The National Petroleum Authority (NPA) – the institution mandated to regulate, oversee and monitor activities in the petroleum downstream industry – is pushing for stronger local players in the industry, even as it seeks to shut down operations of idle members.
Hassan Tampuli, Chief Executive Officer of the NPA, in a speech to members of the American Chamber of Commerce (AMCHAM) said prior to the introduction of the deregulation policy, petroleum marketing operations were dominated by foreign Oil Marketing Companies (OMCs). But, currently, the shareholding structure of private companies in the industry is at least 50 percent local ownership.
“To attract increased value-added investments in the sector and thereby create more job opportunities for Ghanaians, the Ministry of Energy in collaboration with other relevant industry stakeholders has put together a draft local content policy that advocates a different percentage regime of local partnership which is yet to be approved by cabinet.
“This, in turn, will increase the industry’s contribution to national economic development, but will be more significant if local participation is enhanced,” he said.
Despite the push for stronger local players, Mr. Tampuli said the authority may have to reduce the number of Bulk Oil Distribution Companies (BDCs) by the end of this year, due to the outcome of a comprehensive review of the sector which shows that only six BDCs account for about 52 percent of imported petroleum products.
“The review of the operations of the Petroleum Service Providers will result in restructuring the supply chain of petroleum products for retail at the pumps to the public. This restructuring will create more business opportunities for Ghanaians and increase accessibility,” he told the chamber.
The NPA has issued 30 different categories of licences to applicants to undertake business operations in the petroleum downstream industry. Some of the licences issued include: Bulk Distribution Company licences (BDCs); Oil Marketing Companies licences (OMC); Liquefied Petroleum Gas Marketing Companies (LPGMCs) licences; Oil Trading Company licences (OTCs); and Petroleum Products Export licences.
With 41 BDC licences, 102 OMC licences, 41 LPGMCs licences, 14 OTCs and 20 Export licenses, some of these companies have either reduced their operational capacities or halted operations entirely due to indebtedness to banks and unfair market practices by the big players, according to the aggrieved ones.
Cabinet measures on tackling gas explosions
President Nana Addo Dankwa Akufo-Addo on Thursday, on the advice of his cabinet, directed that steps be taken to give comfort to and ensure safety of the citizenry after the deadly gas explosion that took place at Atomic Junction on Saturday, October 7, which resulted in the loss of seven lives, 132 injuries and the destruction of valuable property.

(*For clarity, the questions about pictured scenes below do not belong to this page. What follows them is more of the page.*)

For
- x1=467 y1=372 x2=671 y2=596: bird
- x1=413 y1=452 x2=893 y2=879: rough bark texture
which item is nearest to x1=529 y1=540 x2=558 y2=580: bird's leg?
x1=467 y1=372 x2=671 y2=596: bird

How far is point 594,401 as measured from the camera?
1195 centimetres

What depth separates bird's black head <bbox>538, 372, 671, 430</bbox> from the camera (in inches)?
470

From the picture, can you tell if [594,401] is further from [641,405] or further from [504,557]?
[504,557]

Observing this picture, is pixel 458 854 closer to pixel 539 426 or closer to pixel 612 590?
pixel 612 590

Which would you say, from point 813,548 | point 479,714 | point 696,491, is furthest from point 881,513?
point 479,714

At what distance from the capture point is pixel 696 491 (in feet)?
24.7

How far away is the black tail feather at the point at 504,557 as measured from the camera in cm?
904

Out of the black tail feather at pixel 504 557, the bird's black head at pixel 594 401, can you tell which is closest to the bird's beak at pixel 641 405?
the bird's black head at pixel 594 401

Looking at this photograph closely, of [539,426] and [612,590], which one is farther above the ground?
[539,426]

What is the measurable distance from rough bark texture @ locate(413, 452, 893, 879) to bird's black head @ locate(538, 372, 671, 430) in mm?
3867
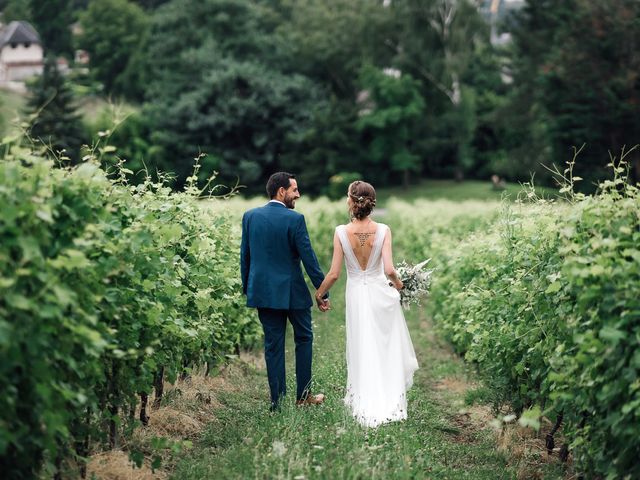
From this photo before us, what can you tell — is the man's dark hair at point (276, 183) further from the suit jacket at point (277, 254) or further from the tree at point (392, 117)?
the tree at point (392, 117)

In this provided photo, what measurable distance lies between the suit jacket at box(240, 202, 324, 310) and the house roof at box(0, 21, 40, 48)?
95923mm

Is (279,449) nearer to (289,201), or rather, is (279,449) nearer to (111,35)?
(289,201)

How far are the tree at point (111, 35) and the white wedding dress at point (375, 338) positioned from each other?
68.0 meters

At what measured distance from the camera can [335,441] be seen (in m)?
6.55

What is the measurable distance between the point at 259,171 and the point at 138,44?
26.1m

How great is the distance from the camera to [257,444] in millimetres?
6508

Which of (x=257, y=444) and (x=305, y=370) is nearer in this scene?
(x=257, y=444)

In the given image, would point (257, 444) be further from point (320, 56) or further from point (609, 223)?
point (320, 56)

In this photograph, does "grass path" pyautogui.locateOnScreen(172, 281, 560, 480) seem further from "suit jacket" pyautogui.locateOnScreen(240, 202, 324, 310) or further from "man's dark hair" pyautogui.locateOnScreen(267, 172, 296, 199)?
"man's dark hair" pyautogui.locateOnScreen(267, 172, 296, 199)

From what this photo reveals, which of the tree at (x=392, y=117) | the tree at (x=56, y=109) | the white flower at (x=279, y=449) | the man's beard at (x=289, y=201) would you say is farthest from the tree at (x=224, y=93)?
the white flower at (x=279, y=449)

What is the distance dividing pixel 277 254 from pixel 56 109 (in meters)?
47.6

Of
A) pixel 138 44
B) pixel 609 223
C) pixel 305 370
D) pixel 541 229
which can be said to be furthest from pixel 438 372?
pixel 138 44

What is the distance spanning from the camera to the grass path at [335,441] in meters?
5.91

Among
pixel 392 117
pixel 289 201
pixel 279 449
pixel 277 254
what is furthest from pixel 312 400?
pixel 392 117
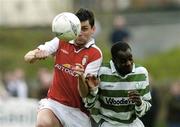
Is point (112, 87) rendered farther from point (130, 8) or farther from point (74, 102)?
point (130, 8)

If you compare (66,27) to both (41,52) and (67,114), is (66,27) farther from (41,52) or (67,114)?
(67,114)

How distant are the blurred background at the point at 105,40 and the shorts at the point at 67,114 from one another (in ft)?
25.8

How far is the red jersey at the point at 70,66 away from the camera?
48.0ft

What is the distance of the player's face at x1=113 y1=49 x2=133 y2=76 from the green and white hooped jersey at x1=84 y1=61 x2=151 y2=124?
0.14 meters

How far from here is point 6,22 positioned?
3356 cm

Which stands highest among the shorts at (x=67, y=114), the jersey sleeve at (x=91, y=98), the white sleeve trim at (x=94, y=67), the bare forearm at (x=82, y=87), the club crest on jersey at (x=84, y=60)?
the club crest on jersey at (x=84, y=60)

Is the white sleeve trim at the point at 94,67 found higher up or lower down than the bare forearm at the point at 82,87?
higher up

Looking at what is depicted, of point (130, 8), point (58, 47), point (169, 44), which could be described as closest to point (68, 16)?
point (58, 47)

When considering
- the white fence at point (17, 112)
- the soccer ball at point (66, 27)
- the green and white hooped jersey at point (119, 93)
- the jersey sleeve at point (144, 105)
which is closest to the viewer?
the soccer ball at point (66, 27)

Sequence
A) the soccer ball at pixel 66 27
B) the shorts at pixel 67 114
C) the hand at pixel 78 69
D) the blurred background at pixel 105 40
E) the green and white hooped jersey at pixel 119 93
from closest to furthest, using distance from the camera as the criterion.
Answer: the soccer ball at pixel 66 27 < the hand at pixel 78 69 < the green and white hooped jersey at pixel 119 93 < the shorts at pixel 67 114 < the blurred background at pixel 105 40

One of the major actions to be taken includes the siting of LPG Bottling Plants away from congested commercial and population centres. This means bottling plants will have to procure, brand, maintain and fill empty cylinders to be distributed to consumers and households through retail outlets – but low risk stations will be designated for the supply of gas to vehicles. Below are the nine major steps to be taken.
- Immediate inspection of all gas stations and the vigorous enforcement of existing regulations by the National Petroleum Authority.

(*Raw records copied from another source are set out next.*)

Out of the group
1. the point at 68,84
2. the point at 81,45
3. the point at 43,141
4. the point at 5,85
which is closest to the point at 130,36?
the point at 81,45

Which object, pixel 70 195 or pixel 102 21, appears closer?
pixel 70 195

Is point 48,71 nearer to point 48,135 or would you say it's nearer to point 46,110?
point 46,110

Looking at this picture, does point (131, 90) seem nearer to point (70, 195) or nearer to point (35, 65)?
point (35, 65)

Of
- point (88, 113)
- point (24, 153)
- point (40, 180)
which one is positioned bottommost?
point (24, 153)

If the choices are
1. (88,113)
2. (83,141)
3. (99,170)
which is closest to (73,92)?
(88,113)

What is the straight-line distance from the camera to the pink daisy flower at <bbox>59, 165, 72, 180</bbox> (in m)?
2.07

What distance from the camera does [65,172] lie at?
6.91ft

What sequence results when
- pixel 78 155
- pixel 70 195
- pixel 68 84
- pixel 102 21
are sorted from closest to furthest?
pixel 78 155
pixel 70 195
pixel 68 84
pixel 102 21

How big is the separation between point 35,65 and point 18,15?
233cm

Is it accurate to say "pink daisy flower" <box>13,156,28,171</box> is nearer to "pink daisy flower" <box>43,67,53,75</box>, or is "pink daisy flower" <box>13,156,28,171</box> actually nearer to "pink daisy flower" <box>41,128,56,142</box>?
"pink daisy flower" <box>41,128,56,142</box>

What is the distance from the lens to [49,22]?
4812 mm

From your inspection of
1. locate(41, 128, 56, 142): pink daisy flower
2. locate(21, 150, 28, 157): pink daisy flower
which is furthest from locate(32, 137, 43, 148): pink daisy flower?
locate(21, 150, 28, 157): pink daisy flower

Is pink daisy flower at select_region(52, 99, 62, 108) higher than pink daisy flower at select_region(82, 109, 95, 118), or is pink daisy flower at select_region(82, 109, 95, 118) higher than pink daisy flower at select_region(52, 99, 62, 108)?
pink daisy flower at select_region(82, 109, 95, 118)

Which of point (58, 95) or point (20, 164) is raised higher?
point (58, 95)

- Review of the current licencing regime to ensure that only those with demonstrable capacity and competence engage in the LPG distribution business.

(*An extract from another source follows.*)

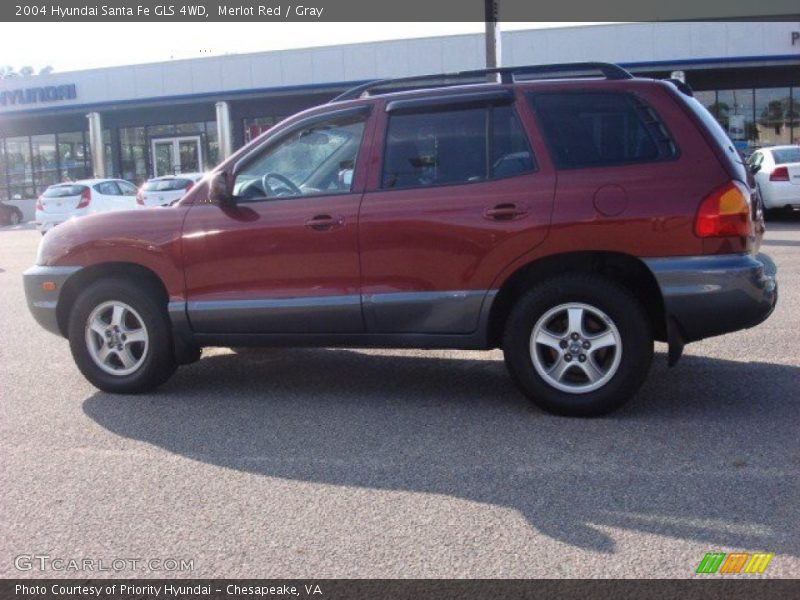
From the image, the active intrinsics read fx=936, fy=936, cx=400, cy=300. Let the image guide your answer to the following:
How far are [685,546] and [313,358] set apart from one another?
4164 millimetres

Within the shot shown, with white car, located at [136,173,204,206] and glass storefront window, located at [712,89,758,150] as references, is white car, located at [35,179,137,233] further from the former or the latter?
glass storefront window, located at [712,89,758,150]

- Institution of mandatory training and certification of the staff of Regulators, Oil Marketing Companies (OMCs) and LPG Marketing Companies to ensure the safe handling of LPG.
- Review the safety protocols along the entire value chain through the combined efforts of the Environmental Protection Agency (EPA), the National Petroleum Authority (NPA), Ghana Standards Authority (GSA), National Fire Service (NFS), Town and Country Planning Department of the Ministry of Environment, Science, Technology and Innovation and the Factories Inspectorate Department of the Ministry of Employment and Labour Relations.
- Deployment of a task force, within 30 days, to assess the risk that our current LPG infrastructure poses in terms of public health and safety. High-risk stations will be immediately closed down, in accordance with relevant law and without regard to any political or special interests. Low-risk stations will be designated for the supply of gas for vehicles with improved safety standards.
- The immediate incorporation of standards and guidelines developed by Ghana Standards Authority on the handling, storage and distribution of LPG and other petroleum products as technical regulations to strengthen the enforcement regime.
- The recruitment by NPA of 200 safety auditors to join the staff of the Factories Inspectorate Department of the Ministry of Employment and Labour Relations, to check regularly on all stations to ensure full compliance with safety standards and practices.
- Expedition of action by the Fire Service and the Police Service for on-going investigations. Any operator or regulatory official, against whom any act of criminal negligence is established will face the full rigors of the law.
- Immediate cessation, until further notice, of all construction of facilities intended for use as gas or petroleum retail stations.